Witzel pede voto secreto em eleição indireta no Rio
Ex-governador cassado acompanha julgamento no STF e compara com seu impeachment na Alerj
“Foi um processo ilegítimo”, afirmou o ex-governador Wilson Witzel nesta quarta-feira, 8, ao relembrar o impeachment sofrido por ele em 2021. Witzel acompanhou o julgamento no STF que discute o formato da eleição para o governo fluminense após a renúncia de Cláudio Castro às vésperas de análise no Tribunal Superior Eleitoral (TSE).

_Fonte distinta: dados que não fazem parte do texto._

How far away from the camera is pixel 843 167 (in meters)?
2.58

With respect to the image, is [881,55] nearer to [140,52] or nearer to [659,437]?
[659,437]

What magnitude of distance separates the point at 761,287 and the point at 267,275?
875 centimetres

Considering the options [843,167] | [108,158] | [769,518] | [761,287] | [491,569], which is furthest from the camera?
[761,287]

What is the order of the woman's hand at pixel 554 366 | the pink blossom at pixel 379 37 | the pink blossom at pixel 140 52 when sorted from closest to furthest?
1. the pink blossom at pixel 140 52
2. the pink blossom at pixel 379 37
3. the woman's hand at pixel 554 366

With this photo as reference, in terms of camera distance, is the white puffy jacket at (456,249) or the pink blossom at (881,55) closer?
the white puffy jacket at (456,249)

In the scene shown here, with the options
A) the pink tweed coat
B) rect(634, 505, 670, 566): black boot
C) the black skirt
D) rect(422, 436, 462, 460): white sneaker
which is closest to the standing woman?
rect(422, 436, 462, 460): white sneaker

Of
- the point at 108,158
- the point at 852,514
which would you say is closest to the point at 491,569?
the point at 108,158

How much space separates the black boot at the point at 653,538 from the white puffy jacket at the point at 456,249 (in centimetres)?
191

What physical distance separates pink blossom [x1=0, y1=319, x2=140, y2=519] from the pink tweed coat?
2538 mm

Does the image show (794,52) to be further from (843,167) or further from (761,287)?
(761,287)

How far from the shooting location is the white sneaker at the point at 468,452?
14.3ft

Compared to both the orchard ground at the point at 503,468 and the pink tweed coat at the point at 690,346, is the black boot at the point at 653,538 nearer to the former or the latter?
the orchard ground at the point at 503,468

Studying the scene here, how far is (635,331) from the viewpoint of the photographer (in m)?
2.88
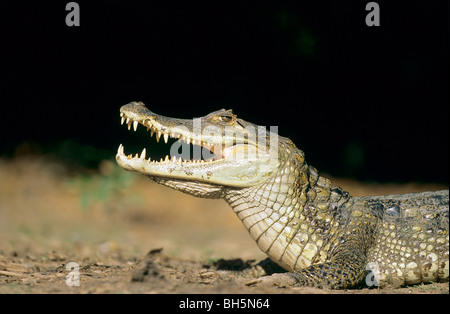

Ele tentou atuar como parte interessada, em nome do Partido Democrata (antigo PMB), mas o pedido foi rejeitado. Ainda assim, foi ao Supremo para seguir a sessão. Defendeu voto secreto caso o pleito seja indireto.
O ministro Cristiano Zanin manteve posição por eleições diretas ao mandato-tampão. Classificou a saída de Castro como manobra para evitar pleito amplo. O relator, Luiz Fux, votou por indiretas, devido ao calendário eleitoral próximo. Placar está em 1 a 1.
Conexão com impeachment de 2021
Witzel relacionou o debate atual ao processo que o afastou em 2021. A votação na Alerj ocorreu de forma aberta.
“Hoje, com demonstração clara de que a Assembleia do Rio de Janeiro está de certa forma sendo pressionada pra votar com o grupo do governador que saiu, retroagindo a 2020 o processo de impeachment contra mim teve a mesma contaminação. Foi um processo ilegítimo”, disse.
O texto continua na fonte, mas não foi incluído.